Hätte er nicht so gegenwärtig gewirkt, ich hätte ihn für einen Schwachkopf gehalten. Aber das war er offenbar ganz und gar nicht, trotz seines Kicherns, das andererseits etwas von dem eines Drogenkranken hatte.
„Sie nehmen Halluzinogene?” fragte ich.
„Aber nein!” Er lachte auf. „Schmerztabletten, bisweilen, meines Rückens wegen. Und manchmal etwas, um einschlafen zu können. Es ist nicht einfach, hier zu schlafen, es ist sogar das Schwerste. Aber wer draußen schläft, altert. Und die Zeit zieht dann völlig ungenutzt vorüber. Deshalb hab ich ja die Couch hergebracht”, er klopfte aufs Polster, „hören Sie?: Hochklappbar, ich hab Decken und Kissen da drin. Praktisch, nicht wahr?”
„Das haben Sie durch solch ein… ein Loch gebracht?”
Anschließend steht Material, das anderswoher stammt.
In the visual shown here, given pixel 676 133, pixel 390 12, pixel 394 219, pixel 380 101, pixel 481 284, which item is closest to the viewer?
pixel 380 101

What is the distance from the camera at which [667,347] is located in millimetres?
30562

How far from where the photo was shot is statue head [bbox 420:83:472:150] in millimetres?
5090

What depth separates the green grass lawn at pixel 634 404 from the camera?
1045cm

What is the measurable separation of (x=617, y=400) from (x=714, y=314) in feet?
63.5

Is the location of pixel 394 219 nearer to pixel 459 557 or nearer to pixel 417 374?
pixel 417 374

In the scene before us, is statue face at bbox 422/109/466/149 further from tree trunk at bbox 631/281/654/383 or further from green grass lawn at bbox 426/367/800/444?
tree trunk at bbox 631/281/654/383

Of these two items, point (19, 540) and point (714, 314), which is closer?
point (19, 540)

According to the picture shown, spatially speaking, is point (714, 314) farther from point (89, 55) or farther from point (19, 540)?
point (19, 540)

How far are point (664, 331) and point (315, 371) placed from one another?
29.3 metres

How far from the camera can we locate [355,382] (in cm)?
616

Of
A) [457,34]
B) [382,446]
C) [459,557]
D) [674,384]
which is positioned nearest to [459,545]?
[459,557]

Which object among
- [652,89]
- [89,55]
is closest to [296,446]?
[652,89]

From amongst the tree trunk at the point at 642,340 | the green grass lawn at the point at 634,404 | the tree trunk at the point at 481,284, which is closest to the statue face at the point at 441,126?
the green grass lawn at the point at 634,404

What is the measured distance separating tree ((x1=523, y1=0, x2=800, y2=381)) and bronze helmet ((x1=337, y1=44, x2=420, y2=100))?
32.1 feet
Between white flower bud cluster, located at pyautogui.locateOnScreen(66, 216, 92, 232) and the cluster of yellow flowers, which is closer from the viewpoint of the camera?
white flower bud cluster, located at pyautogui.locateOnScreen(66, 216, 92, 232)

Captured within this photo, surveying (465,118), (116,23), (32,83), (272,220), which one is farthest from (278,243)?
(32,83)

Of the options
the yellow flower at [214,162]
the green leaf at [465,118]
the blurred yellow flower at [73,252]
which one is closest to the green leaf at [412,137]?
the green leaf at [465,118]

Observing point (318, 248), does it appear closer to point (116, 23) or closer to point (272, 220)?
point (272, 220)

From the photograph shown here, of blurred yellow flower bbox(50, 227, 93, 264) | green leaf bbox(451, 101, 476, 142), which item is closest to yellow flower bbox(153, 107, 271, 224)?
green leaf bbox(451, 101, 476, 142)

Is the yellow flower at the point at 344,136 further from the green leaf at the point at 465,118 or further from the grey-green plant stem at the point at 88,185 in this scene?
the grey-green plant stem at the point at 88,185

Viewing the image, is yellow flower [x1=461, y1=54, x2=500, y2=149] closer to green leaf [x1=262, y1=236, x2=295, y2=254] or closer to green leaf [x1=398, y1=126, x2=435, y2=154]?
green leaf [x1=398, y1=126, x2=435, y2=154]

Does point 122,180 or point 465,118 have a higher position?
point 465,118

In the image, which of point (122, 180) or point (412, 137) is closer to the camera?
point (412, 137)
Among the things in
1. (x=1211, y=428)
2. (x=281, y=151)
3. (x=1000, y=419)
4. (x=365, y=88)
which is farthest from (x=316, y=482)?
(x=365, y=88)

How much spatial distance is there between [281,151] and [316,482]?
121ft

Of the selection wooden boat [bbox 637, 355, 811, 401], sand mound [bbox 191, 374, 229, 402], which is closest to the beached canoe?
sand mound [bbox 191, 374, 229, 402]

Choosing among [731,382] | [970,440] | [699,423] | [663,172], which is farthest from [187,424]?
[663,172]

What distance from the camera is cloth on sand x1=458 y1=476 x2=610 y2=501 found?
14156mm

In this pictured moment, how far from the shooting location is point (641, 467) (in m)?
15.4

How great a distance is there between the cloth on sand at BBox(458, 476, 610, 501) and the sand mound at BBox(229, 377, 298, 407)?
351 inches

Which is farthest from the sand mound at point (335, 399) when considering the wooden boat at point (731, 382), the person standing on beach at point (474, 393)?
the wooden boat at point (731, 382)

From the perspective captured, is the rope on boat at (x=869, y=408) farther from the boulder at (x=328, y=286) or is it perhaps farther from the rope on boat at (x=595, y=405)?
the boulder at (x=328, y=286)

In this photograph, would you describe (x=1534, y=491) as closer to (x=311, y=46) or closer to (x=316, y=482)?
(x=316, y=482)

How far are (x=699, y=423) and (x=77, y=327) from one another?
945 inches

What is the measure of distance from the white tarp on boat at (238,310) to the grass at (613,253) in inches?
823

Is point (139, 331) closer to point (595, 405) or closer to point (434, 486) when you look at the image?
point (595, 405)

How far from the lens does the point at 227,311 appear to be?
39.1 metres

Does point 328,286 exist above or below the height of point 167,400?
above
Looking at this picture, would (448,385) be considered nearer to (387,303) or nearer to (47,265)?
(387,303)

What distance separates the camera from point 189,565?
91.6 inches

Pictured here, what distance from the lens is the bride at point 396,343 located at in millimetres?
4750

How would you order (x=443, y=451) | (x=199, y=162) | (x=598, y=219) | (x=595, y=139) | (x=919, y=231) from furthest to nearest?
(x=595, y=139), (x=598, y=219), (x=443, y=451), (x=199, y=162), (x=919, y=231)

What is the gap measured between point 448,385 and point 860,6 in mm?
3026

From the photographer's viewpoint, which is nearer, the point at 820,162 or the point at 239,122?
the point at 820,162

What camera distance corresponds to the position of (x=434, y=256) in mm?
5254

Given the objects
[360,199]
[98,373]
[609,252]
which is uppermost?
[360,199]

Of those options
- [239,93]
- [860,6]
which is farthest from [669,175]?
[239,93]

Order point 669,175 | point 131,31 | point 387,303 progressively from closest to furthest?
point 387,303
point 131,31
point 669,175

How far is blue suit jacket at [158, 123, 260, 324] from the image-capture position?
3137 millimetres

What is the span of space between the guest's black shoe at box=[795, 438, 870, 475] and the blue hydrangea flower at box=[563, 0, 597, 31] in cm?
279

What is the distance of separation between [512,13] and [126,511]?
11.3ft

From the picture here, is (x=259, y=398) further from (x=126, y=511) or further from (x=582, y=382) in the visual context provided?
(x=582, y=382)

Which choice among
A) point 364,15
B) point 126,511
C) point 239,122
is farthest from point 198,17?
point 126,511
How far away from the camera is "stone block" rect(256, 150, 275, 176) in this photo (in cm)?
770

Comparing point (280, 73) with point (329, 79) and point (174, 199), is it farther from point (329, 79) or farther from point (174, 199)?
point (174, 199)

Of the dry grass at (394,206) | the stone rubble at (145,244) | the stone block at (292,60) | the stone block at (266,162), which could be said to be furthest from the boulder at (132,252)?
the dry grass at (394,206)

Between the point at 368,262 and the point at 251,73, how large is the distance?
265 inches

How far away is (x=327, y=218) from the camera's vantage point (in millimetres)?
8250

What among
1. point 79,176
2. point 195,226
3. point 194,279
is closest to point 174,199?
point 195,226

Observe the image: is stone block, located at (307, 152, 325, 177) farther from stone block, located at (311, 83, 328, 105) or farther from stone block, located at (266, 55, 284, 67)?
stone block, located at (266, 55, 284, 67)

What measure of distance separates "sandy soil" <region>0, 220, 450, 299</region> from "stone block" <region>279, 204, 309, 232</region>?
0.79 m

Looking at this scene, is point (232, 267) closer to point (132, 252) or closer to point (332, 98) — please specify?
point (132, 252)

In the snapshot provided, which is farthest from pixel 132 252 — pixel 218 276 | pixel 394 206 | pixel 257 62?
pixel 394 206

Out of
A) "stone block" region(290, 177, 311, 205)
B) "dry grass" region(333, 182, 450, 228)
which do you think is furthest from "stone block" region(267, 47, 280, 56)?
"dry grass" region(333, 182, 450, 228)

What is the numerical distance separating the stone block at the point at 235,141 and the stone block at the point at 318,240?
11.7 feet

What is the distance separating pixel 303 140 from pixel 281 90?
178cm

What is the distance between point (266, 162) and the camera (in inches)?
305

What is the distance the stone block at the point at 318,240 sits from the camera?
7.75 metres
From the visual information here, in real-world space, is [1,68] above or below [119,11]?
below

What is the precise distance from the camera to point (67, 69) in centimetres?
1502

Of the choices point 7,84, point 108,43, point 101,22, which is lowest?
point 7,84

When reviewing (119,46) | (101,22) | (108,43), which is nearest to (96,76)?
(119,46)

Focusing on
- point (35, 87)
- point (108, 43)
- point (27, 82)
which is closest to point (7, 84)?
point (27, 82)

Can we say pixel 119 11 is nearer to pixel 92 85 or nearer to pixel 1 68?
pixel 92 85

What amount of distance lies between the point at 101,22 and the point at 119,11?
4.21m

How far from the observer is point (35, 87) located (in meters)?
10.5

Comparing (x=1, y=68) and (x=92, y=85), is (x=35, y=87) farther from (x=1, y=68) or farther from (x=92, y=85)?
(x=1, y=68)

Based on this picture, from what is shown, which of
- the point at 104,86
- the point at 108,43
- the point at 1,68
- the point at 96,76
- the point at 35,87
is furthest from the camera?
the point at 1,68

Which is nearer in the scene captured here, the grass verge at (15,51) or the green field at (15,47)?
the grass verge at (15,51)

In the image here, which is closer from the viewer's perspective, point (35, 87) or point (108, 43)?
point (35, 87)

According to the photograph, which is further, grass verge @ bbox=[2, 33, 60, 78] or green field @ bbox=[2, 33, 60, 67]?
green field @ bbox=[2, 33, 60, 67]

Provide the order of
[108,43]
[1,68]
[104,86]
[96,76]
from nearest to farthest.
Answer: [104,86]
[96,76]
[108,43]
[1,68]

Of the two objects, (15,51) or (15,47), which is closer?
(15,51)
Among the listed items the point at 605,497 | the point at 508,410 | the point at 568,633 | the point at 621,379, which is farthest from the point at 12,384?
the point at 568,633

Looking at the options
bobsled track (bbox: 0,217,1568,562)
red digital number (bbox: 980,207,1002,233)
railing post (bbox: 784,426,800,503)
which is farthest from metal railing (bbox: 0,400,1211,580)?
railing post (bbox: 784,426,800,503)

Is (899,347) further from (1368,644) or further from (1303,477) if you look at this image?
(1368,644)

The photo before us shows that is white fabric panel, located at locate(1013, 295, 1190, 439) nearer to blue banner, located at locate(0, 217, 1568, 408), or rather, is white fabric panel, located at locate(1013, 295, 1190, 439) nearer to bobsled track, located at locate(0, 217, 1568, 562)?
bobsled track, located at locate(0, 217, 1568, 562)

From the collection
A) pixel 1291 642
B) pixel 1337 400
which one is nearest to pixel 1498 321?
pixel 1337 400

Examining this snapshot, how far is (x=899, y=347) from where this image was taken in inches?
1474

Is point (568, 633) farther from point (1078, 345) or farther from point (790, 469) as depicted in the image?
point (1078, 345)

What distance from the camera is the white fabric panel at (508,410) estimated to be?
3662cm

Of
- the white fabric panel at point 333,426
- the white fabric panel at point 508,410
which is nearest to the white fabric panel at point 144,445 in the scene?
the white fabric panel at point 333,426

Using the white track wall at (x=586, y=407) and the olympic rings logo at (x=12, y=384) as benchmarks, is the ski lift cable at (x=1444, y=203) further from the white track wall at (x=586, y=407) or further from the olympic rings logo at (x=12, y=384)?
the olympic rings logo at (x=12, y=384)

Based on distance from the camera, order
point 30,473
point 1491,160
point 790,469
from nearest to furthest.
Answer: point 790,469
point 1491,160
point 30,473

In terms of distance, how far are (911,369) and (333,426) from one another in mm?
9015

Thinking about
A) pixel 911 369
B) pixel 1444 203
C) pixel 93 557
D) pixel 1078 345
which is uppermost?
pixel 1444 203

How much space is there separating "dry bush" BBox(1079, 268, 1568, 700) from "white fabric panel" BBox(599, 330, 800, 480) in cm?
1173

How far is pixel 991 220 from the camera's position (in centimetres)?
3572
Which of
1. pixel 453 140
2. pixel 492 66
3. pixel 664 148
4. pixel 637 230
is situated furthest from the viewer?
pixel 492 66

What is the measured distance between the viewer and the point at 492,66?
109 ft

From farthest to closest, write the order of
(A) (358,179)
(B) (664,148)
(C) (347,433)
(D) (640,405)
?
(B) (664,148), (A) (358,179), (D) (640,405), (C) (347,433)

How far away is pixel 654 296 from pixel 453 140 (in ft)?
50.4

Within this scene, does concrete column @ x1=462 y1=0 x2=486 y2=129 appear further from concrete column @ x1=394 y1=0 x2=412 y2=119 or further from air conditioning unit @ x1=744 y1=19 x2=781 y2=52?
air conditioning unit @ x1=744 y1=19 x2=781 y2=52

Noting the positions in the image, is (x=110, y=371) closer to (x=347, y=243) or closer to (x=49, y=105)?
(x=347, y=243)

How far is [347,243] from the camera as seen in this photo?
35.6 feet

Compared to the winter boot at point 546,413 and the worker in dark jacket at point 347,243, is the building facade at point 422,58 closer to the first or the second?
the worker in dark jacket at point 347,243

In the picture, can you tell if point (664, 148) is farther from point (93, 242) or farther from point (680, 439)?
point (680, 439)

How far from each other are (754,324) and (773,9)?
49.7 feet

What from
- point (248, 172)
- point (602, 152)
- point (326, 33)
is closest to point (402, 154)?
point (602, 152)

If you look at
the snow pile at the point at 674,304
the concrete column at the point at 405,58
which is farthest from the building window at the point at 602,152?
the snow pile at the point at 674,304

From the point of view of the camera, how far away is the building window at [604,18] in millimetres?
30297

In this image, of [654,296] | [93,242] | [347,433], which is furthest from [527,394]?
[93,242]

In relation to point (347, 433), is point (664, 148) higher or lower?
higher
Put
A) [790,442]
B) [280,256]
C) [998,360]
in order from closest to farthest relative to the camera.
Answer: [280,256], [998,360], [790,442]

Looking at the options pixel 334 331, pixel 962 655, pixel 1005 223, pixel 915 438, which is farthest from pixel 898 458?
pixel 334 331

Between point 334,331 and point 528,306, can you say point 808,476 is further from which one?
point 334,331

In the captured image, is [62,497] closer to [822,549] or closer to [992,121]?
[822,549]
„Das war kompliziert, da haben Sie recht. Aber ich hatte mich vorbereitet, bevor ich ein erstes Mal einstieg.”
„Sie wußten davon?!”
„Sagen wir, es war eine Theorie. Raumzeit-Nähte, wenn Sie so wollen. Schon Zeno… na, das wissen Sie doch. Kierkegaard hielt das Paradox für die einzig wirkliche Wirklichkeit. Daß man mich ausgelacht hat, muß ich Ihnen sicher nicht sagen. Aber es war damals, in Ihrem Damals, am Anfang des Jahrhunderts, nicht wahr?, alles ein wenig primitiv. Ich hab, was ich mitnehmen wollte, an mir festgebunden. Mühsam, ja, aber es klappte. Auch mit der Couch hat es dann später geklappt. – Und Sie?”
„Ich?”
„Wie sind Sie hereingekommen?”
„Es war ein Zufall. Ja, Zufall.”
,,Das ist schlecht,” sagte er. ,,Wirklich schlecht.” Und, ehe ich etwas erwidern konnte, abermals: ,,So ganz ohne Absicht? – Ah, das dachte ich mir.”
„Was dachten Sie sich?”
„Waren Sie schon einmal zurück?”
,,Das ist es ja gerade. Ja, ich war schon zweidreimal… viermal, verzeihung… draußen. Nein, doch nur zweimal, glaube ich.” Ich hatte keine Ahnung mehr. „Doch immer war es anders. Und selbst, wenn nicht: Woran soll ich erkennen, daß ich wieder in der richtigen Welt bin?”
Er kicherte. „Gar nicht”, sagte er. Gab sich einen Ruck, legte mir eine Hand auf den Arm. „Das müssen Sie vergessen, dieses Wort. Es gibt keine ,richtige’ Welt, es gibt keine ,falsche’. Und es ist auch nicht wahr, daß alles Schein sei. Aber wahrscheinlich sind Sie verheiratet.”
,,Ich habe eine Frau, ja.”
,,Schlecht.” Er nickte. „Sehr schlecht. Sie lieben Sie?”
„Verzeihung, ich wüßte nicht…”
„Da werde ich Ihnen nicht helfen können. Ich selbst habe meinen ersten Weg und den Weg hierher markiert. Unsichtbar markiert, nur für mich sichtbar markiert. Damit die es nicht sehen.”
„Die?”
“Wanderer. Die haben ihre Freude daran, einen zu schädigen. Die würden meine Zeichen auslöschen, zerkratzen, sie anderswo anbringen. So ist ihr Charakter. Das ist der einzige Spaß, den sie kennen. Sie sind die einzigen, vor denen ich mich fürchte. Aber ich bin ja nicht unbewaffnet.”
„Bitte?”
„Meine Augen doch! Meine noch immer scharfen, ungetrübten Augen. Wahrscheinlich sind wir beide derzeit die einzigen Wesen, die im Labyrinth noch sehen können.”
,,Aber was soll ich tun? Es muß doch einen Weg zurück geben!”
,,Sicher, es gibt ihn. Aber finden, mein Freund, finden!” Er schlug die Beine übereinander und hob mit abgespreiztem kleinen Finger die Tasse. Vorsichtig, mit spitz vorgestülpten Lippen, nahm er ein Schlückchen. ,,Da haben Sie sich was Schönes eingebrockt.”
,,Wie hätte ich sowas denn ahnen sollen?!”
,,Ich hab’s Ihnen gleich angesehen, daß Sie ein Wanderer sind”, sagte er. „Ich hatte von Anfang an keinen Zweifel. Aber daß Sie mit mir sprechen, zeigt, Sie sind noch sehr jung.”